Сегодня, направляясь к Эмме, он твердо решил добиться ясности. Он чувствовал, что положенный срок, даже если считать его испытательным, уже истек, и теперь опасался, как бы его не подвела собственная робость. Чувствовал он и некоторую обиду. Потребность видеть Эмму была все так же сильна, и представление о ней как о запретном плоде сладко мешалось в нем теперь с прежней страстью, поднявшейся из далеких глубин, покрытой коркой времени, но неизменной. Она заполняла его сознание, была его занятием. Хотя какое именно решение может увенчать его чувство, сведя их вместе, — этого он не знал и не слишком над этим задумывался.
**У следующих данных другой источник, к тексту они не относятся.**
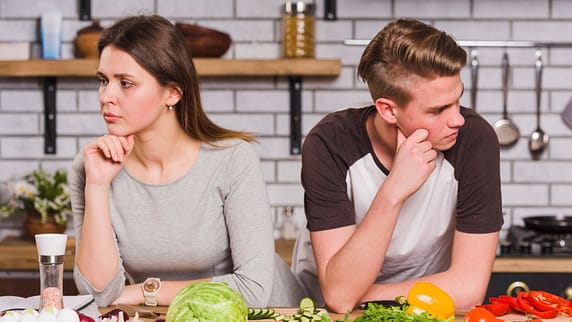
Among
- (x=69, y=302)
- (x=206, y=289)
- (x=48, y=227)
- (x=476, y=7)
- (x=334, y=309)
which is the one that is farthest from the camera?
Answer: (x=476, y=7)

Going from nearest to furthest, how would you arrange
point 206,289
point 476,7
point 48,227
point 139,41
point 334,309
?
point 206,289 → point 334,309 → point 139,41 → point 48,227 → point 476,7

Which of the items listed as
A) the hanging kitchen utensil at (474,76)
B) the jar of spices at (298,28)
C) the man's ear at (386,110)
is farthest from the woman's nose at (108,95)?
the hanging kitchen utensil at (474,76)

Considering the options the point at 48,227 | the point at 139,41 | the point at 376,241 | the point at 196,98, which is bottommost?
the point at 48,227

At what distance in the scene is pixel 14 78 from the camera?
4.04 m

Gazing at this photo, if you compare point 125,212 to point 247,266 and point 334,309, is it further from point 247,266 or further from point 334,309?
point 334,309

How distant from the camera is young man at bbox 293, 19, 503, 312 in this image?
7.45 feet

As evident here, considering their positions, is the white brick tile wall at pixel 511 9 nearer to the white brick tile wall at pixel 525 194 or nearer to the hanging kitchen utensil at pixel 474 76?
the hanging kitchen utensil at pixel 474 76

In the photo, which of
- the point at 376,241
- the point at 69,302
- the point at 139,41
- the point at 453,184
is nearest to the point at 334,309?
the point at 376,241

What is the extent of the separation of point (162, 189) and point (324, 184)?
19.1 inches

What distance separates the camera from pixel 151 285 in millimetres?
2252

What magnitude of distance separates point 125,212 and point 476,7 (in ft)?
7.25

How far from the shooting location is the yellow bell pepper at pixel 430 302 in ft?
6.22

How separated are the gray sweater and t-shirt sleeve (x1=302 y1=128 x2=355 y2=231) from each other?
6.3 inches

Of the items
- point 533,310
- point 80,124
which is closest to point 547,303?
point 533,310
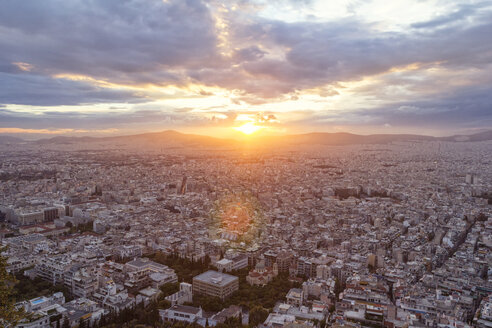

Было время чая. У Эммы, кажется, в любом часу было время чая. Погода переменилась, день был холодный и ветреный, и листья, держась из последних сил, и ветви, взлетая и раскачиваясь, знали, что лето побеждено и отходит. Вечнозеленый садик за окном метался беспорядочной, волнующей толпой теней. Ветер налетал порывами, с ревом и плачем. В комнате мурлыкал рефлектор, и звук этот сливался с несмолкающим шумом в голове у Хью. Он только что заварил чай и принес его в гостиную.
Эмма сидела в своем обычном кресле. На ней было новое платье, во всяком случае, Хью его раньше не видел, и выглядела она сегодня особенно интересной. Платье было из темной, очень легкой шерсти в тонкую зеленую полоску, свободное и длинное, как все её платья. Трость с серебряным набалдашником стояла на месте, кудрявые седые волосы, причесанные тщательнее обычного, были похожи на искусно сделанный парик, и было в ней что-то отчужденное, что-то французское, что-то очень умное и вечное из какого-то изысканного мира, церемонного и скептического. Растроганный, восхищенный, изголодавшийся и почему-то очень довольный собой, он принимал её авантажный вид как дань и как предзнаменование. Она посмотрела на него нарочито туманным взглядом, к которому он уже был приучен, и сказала:
— Пожалуйста, милый, налейте чай… У меня что-то сил нет. Чай у вас, наверно, получился на славу.
Он налил ей и себе.
— Хоть сегодня, Эмма, не отмахивайтесь от меня. Не обращайтесь со мной так, будто я пустое место. Поговорите со мной по-человечески. Я, по-моему, заслуживаю каких-то настоящих слов.
— Настоящих слов? Вы меня запугиваете.